* start Listed records *

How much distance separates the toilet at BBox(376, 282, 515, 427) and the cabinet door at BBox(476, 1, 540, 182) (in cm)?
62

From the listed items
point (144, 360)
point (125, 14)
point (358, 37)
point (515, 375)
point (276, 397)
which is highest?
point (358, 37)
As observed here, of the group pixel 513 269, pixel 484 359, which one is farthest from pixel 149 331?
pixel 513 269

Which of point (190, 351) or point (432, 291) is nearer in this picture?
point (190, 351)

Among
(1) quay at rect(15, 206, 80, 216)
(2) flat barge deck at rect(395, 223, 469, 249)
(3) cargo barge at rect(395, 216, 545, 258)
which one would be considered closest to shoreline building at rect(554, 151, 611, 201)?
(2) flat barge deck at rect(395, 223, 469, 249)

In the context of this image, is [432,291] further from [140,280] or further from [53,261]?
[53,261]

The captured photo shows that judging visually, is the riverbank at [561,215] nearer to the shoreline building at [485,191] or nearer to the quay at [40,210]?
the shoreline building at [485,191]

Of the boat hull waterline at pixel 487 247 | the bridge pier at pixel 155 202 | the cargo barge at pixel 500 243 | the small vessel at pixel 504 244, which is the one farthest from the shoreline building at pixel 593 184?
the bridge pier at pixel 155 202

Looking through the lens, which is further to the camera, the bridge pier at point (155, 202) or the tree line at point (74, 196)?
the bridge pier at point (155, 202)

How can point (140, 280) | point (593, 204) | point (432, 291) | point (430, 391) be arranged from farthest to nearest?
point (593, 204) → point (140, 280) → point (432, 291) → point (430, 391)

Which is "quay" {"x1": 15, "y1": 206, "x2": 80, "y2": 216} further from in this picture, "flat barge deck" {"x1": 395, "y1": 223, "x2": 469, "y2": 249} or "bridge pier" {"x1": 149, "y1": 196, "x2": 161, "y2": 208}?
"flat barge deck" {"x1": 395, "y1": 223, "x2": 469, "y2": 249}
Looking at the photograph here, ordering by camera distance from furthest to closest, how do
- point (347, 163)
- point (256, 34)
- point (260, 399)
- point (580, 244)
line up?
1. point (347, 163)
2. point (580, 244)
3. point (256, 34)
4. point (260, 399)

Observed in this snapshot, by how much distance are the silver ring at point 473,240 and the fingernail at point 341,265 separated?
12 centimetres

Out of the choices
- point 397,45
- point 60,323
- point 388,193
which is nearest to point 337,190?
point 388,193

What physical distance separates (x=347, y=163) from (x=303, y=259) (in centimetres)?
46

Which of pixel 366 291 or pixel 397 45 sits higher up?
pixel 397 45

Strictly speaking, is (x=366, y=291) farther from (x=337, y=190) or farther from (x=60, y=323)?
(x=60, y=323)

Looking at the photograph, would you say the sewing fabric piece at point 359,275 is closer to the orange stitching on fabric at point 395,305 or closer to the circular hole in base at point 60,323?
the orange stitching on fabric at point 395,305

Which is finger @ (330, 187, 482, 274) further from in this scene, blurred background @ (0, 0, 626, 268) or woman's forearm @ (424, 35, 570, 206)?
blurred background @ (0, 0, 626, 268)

* end Listed records *

Given request: Please write out every line of the listing above, from first to last, without changing a word.

Correct response:
How much distance separates the toilet at BBox(376, 282, 515, 427) and the cabinet door at BBox(476, 1, 540, 182) (in cm)?
62

From the listed items
point (144, 360)
point (125, 14)
point (358, 37)
point (515, 375)
point (276, 397)
which is highest?
point (358, 37)
As observed here, of the group pixel 513 269, pixel 484 359, which one is farthest from pixel 149 331?
pixel 513 269

Which of point (190, 351) or point (432, 291) is nearer in this picture?
point (190, 351)

Among
(1) quay at rect(15, 206, 80, 216)
(2) flat barge deck at rect(395, 223, 469, 249)
(3) cargo barge at rect(395, 216, 545, 258)
which one would be considered closest to shoreline building at rect(554, 151, 611, 201)?
(2) flat barge deck at rect(395, 223, 469, 249)

In the context of this image, is [432,291] further from [140,280] or further from [53,261]?
[53,261]

The captured photo shows that judging visually, is the riverbank at [561,215] nearer to the shoreline building at [485,191] or nearer to the quay at [40,210]?
the shoreline building at [485,191]

Of the boat hull waterline at pixel 487 247 | the bridge pier at pixel 155 202 | the cargo barge at pixel 500 243 | the small vessel at pixel 504 244, which is the one farthest from the shoreline building at pixel 593 184?
the bridge pier at pixel 155 202

Looking through the lens, which is further to the camera, the bridge pier at point (155, 202) or the tree line at point (74, 196)?
the bridge pier at point (155, 202)

How can point (140, 280) | point (593, 204) | point (432, 291) | point (430, 391) be arranged from farthest to nearest?
point (593, 204) → point (140, 280) → point (432, 291) → point (430, 391)

Which is "quay" {"x1": 15, "y1": 206, "x2": 80, "y2": 216} further from in this picture, "flat barge deck" {"x1": 395, "y1": 223, "x2": 469, "y2": 249} or "bridge pier" {"x1": 149, "y1": 196, "x2": 161, "y2": 208}?
"flat barge deck" {"x1": 395, "y1": 223, "x2": 469, "y2": 249}
Looking at the photograph here, ordering by camera distance from furthest to closest, how do
- point (347, 163)
- point (256, 34)
- point (260, 399)
- point (580, 244)
line up?
1. point (347, 163)
2. point (580, 244)
3. point (256, 34)
4. point (260, 399)

Observed in this snapshot, by how much distance are the silver ring at point 473,240 and the fingernail at point 341,265 separated?
12 centimetres

Out of the choices
- point 397,45
- point 60,323
- point 388,193
which is nearest to point 337,190?
point 388,193

What physical distance separates (x=347, y=163) from (x=303, y=259) (in centimetres)?
46

Which of pixel 366 291 or pixel 397 45 sits higher up?
pixel 397 45

Strictly speaking, is (x=366, y=291) farther from (x=337, y=190) or farther from (x=60, y=323)?
(x=60, y=323)

Looking at the photograph, would you say the sewing fabric piece at point 359,275 is closer to the orange stitching on fabric at point 395,305 or closer to the circular hole in base at point 60,323?
the orange stitching on fabric at point 395,305

Which is finger @ (330, 187, 482, 274) further from in this scene, blurred background @ (0, 0, 626, 268) or woman's forearm @ (424, 35, 570, 206)?
blurred background @ (0, 0, 626, 268)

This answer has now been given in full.